Friday, May 14, 2010
So last night I venture to The Union Hotel north of the river to see my old hero, Stephen Cummings (pictured above). Suave old Stephen. It used to be just 'Suave Stephen', but he's earned the 'old' tag now.
He's really starting to lose it, I'm afraid. His shows have been less enjoyable to me for a few years now, but last night he really didn't do himself any favours. Hey, I still love him - don't get me wrong. But you know your hero is on the way out when he has a folder filled with cheat sheets and he still can't play a single song without error. Did you even rehearse for this latest residency (Thursday nights in May), Stephen? In an old interview on Rage (ABC TV) Stephen suggested one of the beautiful things about music was that people sang their own versions of the songs they loved, substituting lyrics and lending to the work's organic nature. It is a charming story, and riotous that Stephen is essentially doing the same thing to his own songs.
The man is so full of charismatic charm it is almost impossible not to let him get away with it. But the inner muso in me had me practically volunteering to get up and snatch the guitar out of his hands and let him concentrate on the vocal bits. He reminds me of Sinatra (and comparison Stephen would likely relish) when he gave his farewell tour and was caught singing from an auto-cue. Stephen, you are still a formidable force, but you are first and foremost an entertainer - and you do owe your audience the respect to at least put a little more in, or employ some talented others to shoulder some of the burden. Hell, I'll even do it for free.

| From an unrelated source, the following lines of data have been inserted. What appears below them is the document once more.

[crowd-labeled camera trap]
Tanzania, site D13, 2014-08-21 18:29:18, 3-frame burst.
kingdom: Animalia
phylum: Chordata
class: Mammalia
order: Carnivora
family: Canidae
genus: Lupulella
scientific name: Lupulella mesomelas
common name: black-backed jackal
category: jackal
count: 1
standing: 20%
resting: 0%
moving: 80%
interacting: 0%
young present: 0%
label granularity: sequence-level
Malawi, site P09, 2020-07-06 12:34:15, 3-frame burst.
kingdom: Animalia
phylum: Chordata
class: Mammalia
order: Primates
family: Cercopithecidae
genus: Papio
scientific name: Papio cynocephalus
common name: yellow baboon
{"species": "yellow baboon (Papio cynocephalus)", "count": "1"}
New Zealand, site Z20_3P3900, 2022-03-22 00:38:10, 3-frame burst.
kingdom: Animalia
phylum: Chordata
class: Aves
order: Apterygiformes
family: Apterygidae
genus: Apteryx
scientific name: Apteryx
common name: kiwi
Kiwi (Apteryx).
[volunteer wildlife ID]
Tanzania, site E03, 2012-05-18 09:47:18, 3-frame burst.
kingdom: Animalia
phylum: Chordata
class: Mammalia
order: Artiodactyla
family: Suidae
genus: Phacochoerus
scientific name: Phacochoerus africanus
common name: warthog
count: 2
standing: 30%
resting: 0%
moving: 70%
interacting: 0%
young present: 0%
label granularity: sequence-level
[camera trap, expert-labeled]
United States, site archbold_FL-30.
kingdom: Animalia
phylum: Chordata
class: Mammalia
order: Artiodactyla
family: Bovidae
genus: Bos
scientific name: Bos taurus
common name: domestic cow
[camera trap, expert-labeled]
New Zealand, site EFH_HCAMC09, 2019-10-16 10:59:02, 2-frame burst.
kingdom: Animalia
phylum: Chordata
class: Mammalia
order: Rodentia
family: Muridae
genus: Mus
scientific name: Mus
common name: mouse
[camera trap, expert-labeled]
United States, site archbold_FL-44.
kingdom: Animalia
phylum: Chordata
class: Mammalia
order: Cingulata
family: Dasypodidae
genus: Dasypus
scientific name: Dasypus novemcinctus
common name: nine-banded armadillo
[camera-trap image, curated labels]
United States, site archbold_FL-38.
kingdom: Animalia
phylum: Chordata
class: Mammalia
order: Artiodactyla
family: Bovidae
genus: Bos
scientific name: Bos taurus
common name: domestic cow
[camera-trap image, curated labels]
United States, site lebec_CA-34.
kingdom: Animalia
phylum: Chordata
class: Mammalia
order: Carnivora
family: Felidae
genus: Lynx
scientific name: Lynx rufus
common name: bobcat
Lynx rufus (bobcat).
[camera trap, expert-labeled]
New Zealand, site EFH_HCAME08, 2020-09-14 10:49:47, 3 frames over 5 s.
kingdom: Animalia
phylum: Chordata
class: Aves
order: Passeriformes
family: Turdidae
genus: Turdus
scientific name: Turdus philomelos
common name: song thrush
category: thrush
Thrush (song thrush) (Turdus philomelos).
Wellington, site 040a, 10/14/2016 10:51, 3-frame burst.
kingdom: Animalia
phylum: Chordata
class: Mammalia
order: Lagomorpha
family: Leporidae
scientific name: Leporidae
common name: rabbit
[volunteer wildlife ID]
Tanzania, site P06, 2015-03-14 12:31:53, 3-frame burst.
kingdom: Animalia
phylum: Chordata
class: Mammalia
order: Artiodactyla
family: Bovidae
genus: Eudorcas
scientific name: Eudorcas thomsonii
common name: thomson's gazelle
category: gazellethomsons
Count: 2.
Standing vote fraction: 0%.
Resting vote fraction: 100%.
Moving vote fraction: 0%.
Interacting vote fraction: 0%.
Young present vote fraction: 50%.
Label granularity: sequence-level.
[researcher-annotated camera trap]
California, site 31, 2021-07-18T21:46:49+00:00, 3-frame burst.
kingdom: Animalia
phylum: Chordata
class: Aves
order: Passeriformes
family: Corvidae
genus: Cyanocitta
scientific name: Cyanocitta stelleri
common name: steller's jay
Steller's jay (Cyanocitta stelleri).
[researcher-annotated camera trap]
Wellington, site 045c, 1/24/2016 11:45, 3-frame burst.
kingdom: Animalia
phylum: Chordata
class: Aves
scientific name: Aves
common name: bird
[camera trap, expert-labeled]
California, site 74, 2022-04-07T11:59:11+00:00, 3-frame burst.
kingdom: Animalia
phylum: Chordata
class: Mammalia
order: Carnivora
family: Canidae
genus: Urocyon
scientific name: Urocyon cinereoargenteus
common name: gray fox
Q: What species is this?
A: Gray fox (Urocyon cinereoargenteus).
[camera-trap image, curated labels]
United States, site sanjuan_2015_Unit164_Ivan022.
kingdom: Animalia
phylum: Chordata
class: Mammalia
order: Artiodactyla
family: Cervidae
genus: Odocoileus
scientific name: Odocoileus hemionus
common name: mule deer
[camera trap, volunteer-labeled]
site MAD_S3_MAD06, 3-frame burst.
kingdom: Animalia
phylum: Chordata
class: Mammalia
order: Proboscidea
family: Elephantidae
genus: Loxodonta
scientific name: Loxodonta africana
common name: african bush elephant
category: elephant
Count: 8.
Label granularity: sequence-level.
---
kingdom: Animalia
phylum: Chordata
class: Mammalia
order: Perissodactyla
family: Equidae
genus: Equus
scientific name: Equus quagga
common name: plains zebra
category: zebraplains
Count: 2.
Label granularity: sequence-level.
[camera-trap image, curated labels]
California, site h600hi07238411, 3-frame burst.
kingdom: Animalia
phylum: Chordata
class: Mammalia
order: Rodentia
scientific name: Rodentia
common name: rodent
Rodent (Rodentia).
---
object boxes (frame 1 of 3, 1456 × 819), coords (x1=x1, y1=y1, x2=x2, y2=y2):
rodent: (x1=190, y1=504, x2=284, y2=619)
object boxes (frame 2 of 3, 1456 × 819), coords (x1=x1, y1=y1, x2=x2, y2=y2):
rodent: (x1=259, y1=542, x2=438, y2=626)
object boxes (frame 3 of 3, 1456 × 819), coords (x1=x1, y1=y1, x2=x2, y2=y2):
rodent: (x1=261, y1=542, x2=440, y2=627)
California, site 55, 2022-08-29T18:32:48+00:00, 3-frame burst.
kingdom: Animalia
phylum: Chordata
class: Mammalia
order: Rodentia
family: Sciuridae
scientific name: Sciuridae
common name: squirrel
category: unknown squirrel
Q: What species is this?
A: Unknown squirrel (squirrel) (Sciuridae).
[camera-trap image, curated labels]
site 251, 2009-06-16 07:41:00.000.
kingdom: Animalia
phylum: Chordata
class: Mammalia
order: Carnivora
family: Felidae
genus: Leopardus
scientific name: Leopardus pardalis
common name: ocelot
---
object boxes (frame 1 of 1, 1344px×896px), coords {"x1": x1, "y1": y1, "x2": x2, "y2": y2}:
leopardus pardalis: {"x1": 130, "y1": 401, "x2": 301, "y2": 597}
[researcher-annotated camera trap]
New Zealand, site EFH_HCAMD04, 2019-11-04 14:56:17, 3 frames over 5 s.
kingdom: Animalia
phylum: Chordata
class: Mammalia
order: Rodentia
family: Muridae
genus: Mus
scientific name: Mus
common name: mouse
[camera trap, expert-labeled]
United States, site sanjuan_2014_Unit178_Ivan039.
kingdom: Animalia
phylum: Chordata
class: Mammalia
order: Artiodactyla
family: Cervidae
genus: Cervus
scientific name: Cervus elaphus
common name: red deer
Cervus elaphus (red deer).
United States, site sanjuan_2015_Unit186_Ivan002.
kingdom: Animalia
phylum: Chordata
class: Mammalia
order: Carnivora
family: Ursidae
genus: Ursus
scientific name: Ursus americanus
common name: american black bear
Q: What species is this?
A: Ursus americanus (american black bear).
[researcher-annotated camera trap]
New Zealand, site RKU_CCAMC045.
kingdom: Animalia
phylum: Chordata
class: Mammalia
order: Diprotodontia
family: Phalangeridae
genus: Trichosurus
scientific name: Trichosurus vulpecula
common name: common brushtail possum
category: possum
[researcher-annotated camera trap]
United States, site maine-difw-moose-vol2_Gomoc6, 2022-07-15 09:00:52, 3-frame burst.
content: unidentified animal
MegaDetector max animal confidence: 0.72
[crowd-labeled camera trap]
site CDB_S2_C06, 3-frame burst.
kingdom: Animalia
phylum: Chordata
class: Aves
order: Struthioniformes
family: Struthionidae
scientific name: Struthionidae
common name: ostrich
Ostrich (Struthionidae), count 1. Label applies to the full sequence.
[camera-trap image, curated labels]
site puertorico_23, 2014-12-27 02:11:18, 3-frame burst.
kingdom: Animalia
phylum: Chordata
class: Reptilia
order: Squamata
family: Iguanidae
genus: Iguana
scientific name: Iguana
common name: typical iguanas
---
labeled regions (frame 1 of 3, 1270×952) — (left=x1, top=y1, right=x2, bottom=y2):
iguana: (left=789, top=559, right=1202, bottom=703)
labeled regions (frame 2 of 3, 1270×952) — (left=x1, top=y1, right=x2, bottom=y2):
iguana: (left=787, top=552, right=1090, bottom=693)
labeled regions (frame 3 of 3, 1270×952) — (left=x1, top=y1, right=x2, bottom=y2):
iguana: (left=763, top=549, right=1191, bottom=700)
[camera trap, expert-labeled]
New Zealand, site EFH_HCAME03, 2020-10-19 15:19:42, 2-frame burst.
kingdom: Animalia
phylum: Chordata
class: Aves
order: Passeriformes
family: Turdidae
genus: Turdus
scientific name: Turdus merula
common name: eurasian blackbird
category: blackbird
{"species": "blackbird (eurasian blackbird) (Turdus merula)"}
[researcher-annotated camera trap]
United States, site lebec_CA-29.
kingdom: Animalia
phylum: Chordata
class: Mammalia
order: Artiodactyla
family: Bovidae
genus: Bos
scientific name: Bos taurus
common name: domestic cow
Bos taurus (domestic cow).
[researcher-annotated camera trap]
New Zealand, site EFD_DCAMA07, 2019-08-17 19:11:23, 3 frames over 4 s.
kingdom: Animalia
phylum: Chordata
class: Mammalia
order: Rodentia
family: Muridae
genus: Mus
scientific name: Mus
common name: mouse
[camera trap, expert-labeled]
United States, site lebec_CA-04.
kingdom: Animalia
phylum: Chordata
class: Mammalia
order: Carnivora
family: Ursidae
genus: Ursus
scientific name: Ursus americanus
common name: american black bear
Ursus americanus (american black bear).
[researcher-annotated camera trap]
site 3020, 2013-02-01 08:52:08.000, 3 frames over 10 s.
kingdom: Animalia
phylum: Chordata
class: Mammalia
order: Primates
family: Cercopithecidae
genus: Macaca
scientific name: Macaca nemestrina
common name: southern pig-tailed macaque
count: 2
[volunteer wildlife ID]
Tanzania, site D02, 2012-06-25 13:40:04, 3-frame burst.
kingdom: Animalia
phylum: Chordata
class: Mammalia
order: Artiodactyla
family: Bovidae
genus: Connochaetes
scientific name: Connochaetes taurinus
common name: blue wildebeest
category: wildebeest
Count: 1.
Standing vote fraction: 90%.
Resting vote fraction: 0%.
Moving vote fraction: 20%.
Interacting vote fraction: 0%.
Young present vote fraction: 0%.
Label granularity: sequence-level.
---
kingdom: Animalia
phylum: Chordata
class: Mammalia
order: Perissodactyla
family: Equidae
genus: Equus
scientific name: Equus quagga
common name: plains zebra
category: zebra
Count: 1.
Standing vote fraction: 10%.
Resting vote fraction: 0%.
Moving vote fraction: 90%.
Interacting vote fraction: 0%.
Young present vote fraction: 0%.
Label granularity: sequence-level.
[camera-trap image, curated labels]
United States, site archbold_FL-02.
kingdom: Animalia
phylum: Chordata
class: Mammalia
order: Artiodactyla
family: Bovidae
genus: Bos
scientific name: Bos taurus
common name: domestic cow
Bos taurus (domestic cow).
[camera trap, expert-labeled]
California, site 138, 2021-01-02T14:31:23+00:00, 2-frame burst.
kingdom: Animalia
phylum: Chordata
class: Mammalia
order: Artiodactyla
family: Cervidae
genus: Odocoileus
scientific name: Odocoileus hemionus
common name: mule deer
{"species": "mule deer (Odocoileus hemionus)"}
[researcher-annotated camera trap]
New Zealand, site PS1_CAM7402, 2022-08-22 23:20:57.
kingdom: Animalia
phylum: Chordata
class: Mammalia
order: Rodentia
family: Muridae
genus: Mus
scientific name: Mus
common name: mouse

But to visit a Stephen Cummings show merely to bask in his virtuoso abilities would be ludicrous. It is still the man I love. The man I want to be. He is as charming and effusive as ever. His stumbling and bumbling, whilst frustrating to me - the musician, is ultimately endearing. Some people's old uncles regale you with oft repeated tales, but Stephen regales you with THAT voice. Those mannerisms. And his stories are as funny as ever. Last night's revelation that Catherine Deveny only became an atheist at 38 years of age was precise and hilarious. As much as I've bagged him above I can think of no other performer, or human being, that I'd rather have over for dinner. The man is a living legend, and despite his modern limitations I urge you all to go and see him. One day he may stop doing this - and that I just couldn't bear.
Thanks to Tim & Loz for their incredible hospitality, and the vinyl karaoke session well into the wee small hours. Mark's impromptu rendition of Weddings Parties Anything's 'Up For Air' was incredible... only the second other person I know that knows the song - and he could play it, too.